:: AZIONI DA COMPIERE ::
1) Trascrivi senza alcuna modifica tutto il testo sull'esercizio abusivo di un giuoco non d'azzardo, da "Codice Penale art." giù fino a "a 516 euro.".
2) Completa la parte successiva dell'articolo sull'esercizio abusivo di un giuoco non d'azzardo, riprendendo dopo l'ultima frase riportata.

:: TESTO ::
--- --- ---

Codice Penale art. 723 - Esercizio abusivo di un giuoco non d'azzardo.

Roberto Carrelli Palombi di Montrone

Esercizio abusivo di un giuoco non d'azzardo.

[I]. Chiunque, essendo autorizzato a tenere sale da giuoco o da bigliardo, tollera che vi si facciano giuochi non d'azzardo [721], ma tuttavia vietati dall'Autorità, è punito con l'ammenda da 5 euro a 103 euro (1).

[II]. Nei casi preveduti dai numeri 3 e 4 dell'articolo 719, si applica l'arresto fino a tre mesi o l'ammenda da 51 euro a 516 euro.

[III]. Per chi sia colto mentre prende parte al giuoco, la pena è dell'ammenda fino a 51 euro [720].

--- --- ---

:: SEZIONE DATI ::
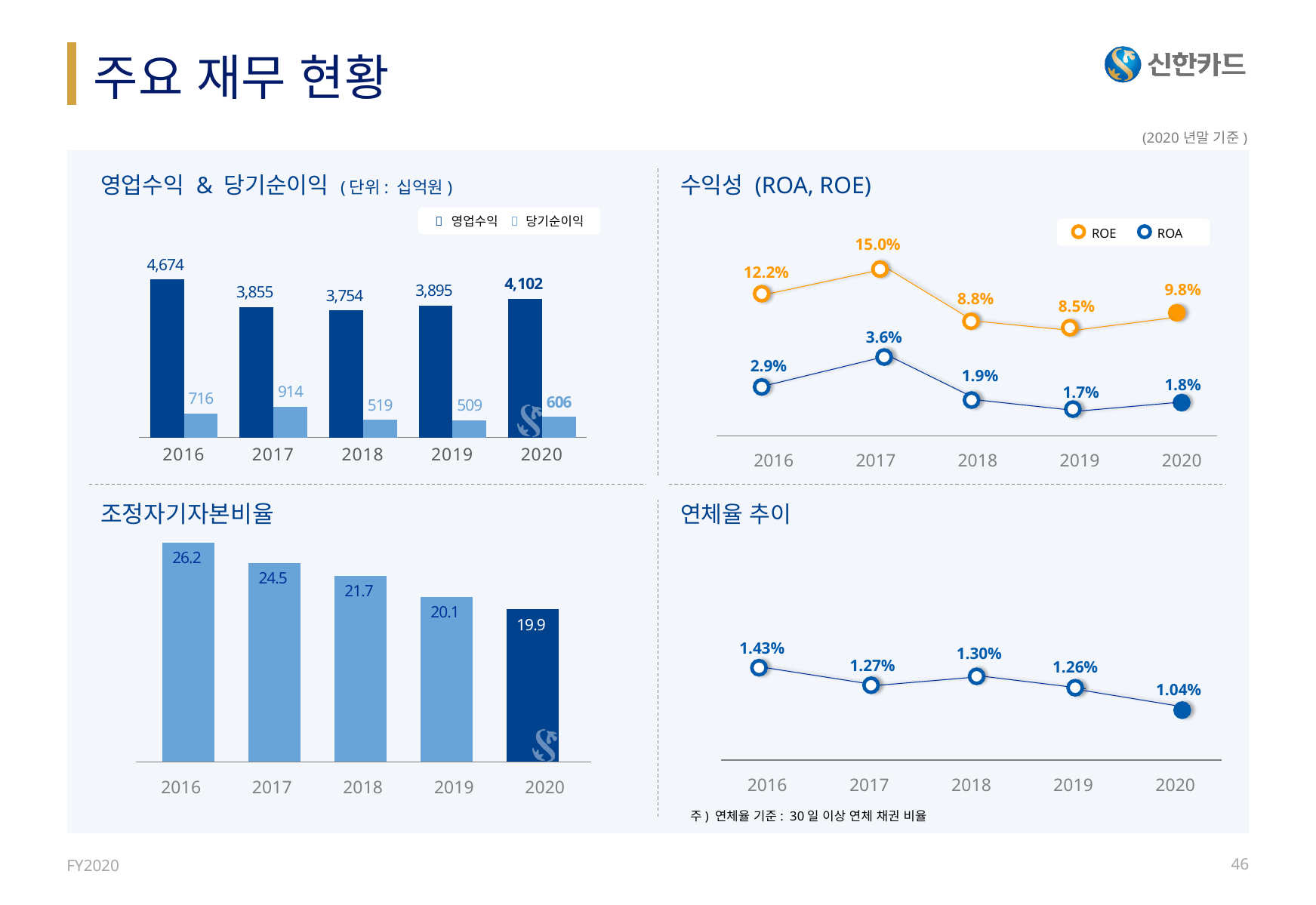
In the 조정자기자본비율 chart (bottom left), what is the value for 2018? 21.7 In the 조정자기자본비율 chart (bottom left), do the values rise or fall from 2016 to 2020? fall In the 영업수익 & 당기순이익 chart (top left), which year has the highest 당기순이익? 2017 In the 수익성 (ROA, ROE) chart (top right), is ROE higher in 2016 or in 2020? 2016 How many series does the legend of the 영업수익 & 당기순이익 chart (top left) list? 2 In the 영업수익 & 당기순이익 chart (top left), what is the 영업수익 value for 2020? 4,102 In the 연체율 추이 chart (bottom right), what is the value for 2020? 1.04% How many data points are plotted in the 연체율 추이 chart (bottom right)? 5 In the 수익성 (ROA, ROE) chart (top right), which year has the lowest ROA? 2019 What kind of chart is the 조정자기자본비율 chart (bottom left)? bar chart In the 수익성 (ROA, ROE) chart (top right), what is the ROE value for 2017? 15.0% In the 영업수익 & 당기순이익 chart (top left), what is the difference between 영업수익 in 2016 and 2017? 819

--- --- ---

:: RISPOSTE SCRITTE ::
1)
Codice Penale art. 723 - Esercizio abusivo di un giuoco non d'azzardo.

Roberto Carrelli Palombi di Montrone

Esercizio abusivo di un giuoco non d'azzardo.

[I]. Chiunque, essendo autorizzato a tenere sale da giuoco o da bigliardo, tollera che vi si facciano giuochi non d'azzardo [721], ma tuttavia vietati dall'Autorità, è punito con l'ammenda da 5 euro a 103 euro (1).

[II]. Nei casi preveduti dai numeri 3 e 4 dell'articolo 719, si applica l'arresto fino a tre mesi o l'ammenda da 51 euro a 516 euro.

2)
(1) V. art. 110 r.d. 18 giugno 1931, n. 773.

Inquadramento

La contravvenzione prevista dall'art. 723 punisce l'esercizio abusivo di giochi non d'azzardo, ma tuttavia vietati dall'autorità. Essa, pertanto, deve essere letta congiuntamente a quanto previsto l'art. 110 r.d. 18 giugno 1931 n. 773 che, al comma 1, stabilisce che in tutte le sale da biliardo o da gioco deve essere esposta una tabella, vidimata dal questore, nella quale sono indicati, oltre ai giochi d'azzardo, anche quelli che l'autorità stessa ritenga di vietare nel pubblico interesse.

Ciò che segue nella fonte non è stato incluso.